The Narendra Modi government is reportedly examining proposals to revise up the fiscal deficit targets in a bid to boost domestic demand, even as it claims India as the world's fastest-growing economy.
Such a move could severely undermine the efforts of the Reserve Bank of India (RBI) to check the inflation.
Despite the above-7% growth recorded so far in the current fiscal, economic advisors to Prime Minister Narendra Modi have expressed doubt over slowdown hitting the "budget calculations".
Finance Minister Arun Jaitley, who will present the budget for 2016-17 in February, has been advised to raise the fiscal deficit target to 3.7% or 3.9% of the gross domestic product (GDP) from the 3.5% aimed earlier, a senior official told Reuters.
A proposal to postpone the target of achieving 3% fiscal deficit in 2017-18 by a year is also under consideration.
"The economy is still suffering from slack demand," said the Finance Ministry official. "It needs a conducive fiscal and monetary policy."
However, the government is yet to finalise increasing the fiscal deficit targets, said Shaktikanta Das, the ministry's Economic Affairs Secretary.
A higher deficit could make it difficult for the RBI to reach inflation target of 5% by March 2017.
"A miss on the fiscal targets will narrow scope for additional rate cuts," said economists at DBS in Singapore.

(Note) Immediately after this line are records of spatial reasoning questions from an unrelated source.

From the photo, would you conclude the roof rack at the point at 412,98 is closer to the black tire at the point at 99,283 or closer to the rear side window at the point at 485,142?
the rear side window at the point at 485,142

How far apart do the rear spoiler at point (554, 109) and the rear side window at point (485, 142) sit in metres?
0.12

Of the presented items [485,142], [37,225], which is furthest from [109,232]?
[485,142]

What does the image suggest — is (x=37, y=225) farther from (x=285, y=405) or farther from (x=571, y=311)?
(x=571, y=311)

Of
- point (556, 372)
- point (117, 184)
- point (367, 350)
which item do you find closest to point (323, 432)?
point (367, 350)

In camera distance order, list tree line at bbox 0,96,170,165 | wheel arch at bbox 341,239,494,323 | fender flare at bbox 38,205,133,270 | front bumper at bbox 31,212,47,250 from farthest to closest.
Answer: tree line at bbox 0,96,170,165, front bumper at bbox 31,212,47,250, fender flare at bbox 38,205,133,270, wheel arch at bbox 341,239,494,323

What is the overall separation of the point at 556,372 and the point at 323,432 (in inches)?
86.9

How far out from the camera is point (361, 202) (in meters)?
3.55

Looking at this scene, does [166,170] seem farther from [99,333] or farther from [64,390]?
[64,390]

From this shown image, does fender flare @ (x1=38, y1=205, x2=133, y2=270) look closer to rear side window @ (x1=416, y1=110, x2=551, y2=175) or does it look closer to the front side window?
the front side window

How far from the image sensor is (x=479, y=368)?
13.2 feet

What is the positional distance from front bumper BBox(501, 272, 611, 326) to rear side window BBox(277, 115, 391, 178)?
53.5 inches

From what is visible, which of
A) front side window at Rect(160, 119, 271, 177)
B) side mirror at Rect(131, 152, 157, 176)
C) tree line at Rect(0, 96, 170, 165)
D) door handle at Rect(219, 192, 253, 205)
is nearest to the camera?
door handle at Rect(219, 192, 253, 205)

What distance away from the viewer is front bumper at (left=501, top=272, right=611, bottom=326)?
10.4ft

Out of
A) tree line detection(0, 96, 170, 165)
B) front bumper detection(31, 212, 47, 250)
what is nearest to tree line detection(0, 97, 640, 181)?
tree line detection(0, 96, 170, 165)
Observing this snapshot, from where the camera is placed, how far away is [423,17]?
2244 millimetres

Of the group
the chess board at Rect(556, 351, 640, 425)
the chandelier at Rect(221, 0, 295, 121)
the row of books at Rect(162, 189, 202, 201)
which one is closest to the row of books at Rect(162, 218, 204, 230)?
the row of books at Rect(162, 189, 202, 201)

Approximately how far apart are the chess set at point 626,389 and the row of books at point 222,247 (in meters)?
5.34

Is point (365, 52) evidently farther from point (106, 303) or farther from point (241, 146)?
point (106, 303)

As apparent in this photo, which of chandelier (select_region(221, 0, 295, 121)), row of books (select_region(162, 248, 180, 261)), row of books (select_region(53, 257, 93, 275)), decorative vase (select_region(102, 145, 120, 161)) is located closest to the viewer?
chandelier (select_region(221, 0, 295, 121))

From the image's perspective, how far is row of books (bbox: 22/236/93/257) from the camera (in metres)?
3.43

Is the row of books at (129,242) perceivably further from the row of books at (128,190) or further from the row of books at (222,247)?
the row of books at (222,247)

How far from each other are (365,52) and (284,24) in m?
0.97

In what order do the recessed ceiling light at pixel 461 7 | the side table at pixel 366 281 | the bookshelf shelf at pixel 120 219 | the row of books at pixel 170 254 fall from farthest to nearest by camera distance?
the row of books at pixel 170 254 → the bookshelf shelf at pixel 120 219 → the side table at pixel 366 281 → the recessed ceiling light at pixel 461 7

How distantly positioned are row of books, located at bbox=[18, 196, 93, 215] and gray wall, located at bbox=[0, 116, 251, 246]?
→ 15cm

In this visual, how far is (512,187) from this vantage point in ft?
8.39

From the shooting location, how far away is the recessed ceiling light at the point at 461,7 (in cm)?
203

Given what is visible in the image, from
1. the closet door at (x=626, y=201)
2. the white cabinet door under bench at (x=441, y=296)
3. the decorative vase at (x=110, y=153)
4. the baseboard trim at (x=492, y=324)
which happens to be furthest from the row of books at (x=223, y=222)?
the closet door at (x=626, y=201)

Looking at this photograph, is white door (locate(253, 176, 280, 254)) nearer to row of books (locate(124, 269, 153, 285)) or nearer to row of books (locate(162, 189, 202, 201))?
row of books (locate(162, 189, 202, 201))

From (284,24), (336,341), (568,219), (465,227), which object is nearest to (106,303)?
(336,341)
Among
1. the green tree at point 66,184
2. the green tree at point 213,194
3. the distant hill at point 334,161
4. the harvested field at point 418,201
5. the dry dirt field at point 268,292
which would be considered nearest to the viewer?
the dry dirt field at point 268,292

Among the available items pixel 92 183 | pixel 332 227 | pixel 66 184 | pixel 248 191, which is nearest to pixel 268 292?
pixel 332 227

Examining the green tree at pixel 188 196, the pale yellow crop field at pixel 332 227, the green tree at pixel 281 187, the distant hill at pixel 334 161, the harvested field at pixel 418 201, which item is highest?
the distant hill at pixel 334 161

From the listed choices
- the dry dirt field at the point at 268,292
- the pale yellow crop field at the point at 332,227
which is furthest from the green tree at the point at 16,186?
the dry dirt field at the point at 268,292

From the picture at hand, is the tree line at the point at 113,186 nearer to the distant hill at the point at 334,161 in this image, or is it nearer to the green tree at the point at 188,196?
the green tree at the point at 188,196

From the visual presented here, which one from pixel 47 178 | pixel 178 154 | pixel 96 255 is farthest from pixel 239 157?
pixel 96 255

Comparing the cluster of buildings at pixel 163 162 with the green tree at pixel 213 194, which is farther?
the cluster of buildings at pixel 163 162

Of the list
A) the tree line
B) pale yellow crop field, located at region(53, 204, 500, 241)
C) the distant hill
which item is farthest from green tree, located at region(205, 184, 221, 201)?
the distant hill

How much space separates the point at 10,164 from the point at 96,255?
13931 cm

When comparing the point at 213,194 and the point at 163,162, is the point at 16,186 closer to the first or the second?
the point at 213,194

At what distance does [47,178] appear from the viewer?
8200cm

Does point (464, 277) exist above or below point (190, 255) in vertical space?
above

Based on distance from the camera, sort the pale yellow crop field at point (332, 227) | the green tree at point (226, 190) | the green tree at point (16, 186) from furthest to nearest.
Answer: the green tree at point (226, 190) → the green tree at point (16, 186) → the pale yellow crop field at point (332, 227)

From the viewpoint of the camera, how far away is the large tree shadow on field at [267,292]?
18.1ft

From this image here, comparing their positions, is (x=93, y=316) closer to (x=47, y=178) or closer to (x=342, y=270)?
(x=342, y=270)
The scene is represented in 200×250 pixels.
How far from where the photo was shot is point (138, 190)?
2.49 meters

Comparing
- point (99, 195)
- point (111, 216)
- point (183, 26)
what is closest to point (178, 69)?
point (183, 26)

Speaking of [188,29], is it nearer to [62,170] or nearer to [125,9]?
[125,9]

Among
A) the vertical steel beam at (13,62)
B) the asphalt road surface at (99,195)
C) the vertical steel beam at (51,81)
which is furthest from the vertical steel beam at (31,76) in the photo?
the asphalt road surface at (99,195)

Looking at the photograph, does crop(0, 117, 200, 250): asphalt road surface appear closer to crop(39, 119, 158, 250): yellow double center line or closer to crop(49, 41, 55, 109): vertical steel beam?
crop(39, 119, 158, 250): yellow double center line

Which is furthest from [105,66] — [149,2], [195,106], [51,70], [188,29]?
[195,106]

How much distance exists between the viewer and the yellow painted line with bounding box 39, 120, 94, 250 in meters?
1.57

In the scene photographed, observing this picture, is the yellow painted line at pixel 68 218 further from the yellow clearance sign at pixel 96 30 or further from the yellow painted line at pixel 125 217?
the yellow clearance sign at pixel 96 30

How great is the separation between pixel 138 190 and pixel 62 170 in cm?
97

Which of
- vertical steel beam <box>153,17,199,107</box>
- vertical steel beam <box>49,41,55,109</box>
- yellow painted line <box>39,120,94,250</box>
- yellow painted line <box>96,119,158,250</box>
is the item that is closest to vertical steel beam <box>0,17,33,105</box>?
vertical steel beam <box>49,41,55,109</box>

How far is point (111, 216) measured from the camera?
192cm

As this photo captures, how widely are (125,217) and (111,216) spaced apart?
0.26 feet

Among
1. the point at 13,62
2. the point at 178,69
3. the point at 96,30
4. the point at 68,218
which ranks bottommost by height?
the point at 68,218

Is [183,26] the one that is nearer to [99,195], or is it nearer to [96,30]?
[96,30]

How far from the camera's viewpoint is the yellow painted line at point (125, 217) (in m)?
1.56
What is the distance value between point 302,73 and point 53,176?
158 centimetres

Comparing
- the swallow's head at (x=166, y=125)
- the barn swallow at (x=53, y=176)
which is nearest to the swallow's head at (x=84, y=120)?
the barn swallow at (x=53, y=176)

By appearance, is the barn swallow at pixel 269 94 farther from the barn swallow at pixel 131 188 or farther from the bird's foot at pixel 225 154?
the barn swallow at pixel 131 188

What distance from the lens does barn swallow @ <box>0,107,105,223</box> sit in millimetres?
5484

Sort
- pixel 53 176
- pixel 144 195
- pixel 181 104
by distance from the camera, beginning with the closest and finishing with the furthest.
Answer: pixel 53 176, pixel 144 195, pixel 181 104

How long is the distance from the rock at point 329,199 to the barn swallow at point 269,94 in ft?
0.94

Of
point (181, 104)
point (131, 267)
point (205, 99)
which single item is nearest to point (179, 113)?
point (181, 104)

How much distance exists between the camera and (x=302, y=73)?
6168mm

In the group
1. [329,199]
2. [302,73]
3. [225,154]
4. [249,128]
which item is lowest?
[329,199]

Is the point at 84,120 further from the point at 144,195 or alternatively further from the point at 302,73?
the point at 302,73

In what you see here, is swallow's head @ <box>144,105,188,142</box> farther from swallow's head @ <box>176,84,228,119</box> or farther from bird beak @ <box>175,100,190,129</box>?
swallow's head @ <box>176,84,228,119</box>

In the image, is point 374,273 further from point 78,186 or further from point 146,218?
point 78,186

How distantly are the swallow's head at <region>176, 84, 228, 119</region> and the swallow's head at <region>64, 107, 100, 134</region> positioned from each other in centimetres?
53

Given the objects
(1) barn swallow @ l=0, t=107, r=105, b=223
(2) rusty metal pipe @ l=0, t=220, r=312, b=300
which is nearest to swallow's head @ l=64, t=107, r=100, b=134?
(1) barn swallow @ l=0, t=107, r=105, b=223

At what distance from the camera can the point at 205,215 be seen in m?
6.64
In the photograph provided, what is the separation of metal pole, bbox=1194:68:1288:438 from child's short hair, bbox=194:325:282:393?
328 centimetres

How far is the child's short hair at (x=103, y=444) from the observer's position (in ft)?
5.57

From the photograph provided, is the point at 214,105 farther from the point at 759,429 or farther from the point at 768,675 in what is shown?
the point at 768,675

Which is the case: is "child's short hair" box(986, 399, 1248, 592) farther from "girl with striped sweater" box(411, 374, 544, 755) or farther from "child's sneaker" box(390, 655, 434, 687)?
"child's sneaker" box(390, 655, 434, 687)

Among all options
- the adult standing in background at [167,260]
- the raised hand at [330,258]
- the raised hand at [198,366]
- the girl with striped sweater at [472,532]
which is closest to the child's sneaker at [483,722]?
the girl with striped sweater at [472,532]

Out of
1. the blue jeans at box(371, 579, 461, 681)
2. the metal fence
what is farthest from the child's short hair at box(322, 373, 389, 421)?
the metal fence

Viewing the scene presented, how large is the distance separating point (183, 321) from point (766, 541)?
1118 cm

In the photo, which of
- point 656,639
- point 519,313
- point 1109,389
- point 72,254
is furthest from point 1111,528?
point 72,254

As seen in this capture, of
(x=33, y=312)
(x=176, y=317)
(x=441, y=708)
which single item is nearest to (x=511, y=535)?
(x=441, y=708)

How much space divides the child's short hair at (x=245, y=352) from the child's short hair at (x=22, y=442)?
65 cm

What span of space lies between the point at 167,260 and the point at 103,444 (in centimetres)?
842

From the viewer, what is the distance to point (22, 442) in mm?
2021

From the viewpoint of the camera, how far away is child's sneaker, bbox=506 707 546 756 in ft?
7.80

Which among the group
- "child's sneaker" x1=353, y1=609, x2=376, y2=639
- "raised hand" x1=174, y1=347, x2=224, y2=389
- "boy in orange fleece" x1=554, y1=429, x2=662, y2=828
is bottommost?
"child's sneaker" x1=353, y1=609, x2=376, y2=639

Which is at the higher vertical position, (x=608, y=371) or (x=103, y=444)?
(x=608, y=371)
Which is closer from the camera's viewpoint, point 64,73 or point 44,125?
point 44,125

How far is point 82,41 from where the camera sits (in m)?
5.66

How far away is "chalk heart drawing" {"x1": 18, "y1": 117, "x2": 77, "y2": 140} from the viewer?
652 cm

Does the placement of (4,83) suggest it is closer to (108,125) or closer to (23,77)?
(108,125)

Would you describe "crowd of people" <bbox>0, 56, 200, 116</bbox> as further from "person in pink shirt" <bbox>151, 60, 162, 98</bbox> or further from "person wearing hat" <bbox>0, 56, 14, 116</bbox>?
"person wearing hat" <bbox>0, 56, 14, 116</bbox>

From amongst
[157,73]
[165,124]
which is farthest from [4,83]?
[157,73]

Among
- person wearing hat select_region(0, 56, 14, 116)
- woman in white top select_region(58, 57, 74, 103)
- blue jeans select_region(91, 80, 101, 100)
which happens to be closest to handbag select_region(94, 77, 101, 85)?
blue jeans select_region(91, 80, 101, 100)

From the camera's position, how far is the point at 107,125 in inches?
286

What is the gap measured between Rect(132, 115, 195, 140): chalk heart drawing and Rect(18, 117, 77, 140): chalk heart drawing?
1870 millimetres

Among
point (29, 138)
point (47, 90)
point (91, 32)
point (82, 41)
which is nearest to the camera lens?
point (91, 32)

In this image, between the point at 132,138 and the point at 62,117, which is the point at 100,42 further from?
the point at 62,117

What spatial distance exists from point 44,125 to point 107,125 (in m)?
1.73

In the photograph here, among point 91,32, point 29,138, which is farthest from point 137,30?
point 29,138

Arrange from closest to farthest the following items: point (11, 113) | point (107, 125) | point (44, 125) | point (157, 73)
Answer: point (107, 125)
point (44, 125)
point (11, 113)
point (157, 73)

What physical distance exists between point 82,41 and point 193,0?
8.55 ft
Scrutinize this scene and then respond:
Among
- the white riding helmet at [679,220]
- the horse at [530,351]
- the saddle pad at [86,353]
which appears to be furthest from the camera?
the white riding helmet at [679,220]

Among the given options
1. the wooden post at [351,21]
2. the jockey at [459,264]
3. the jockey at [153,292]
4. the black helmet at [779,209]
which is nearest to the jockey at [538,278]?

A sharp contrast between nominal and real rates of growth and the "direction" of wholesale and retail inflation rates has given rise to differences on whether the government should increase spending and face high inflation or reduce fiscal deficit to keep it under control.
"GDP data is underestimating nominal growth and overestimating real growth," said N R Bhanumurthy, a professor at the government-funded National Institute of Public Finance and Policy.
While a decline in wholesale prices calls for a stimulus, a recent spike in retail inflation, which has renewed worries over price rise, argues for a reduction in fiscal deficit.
"We know the economy is recovering," the Finance Ministry official said. "But no one is sure about the recovery's pace and strength."
The RBI is already preparing to counter the impact on inflation following the implementation of salary hikes recommended by the Seventh Pay Commission for government employees.
"The mess is being created in Delhi, but the RBI will have to absorb the shock," said Bhanumurthy.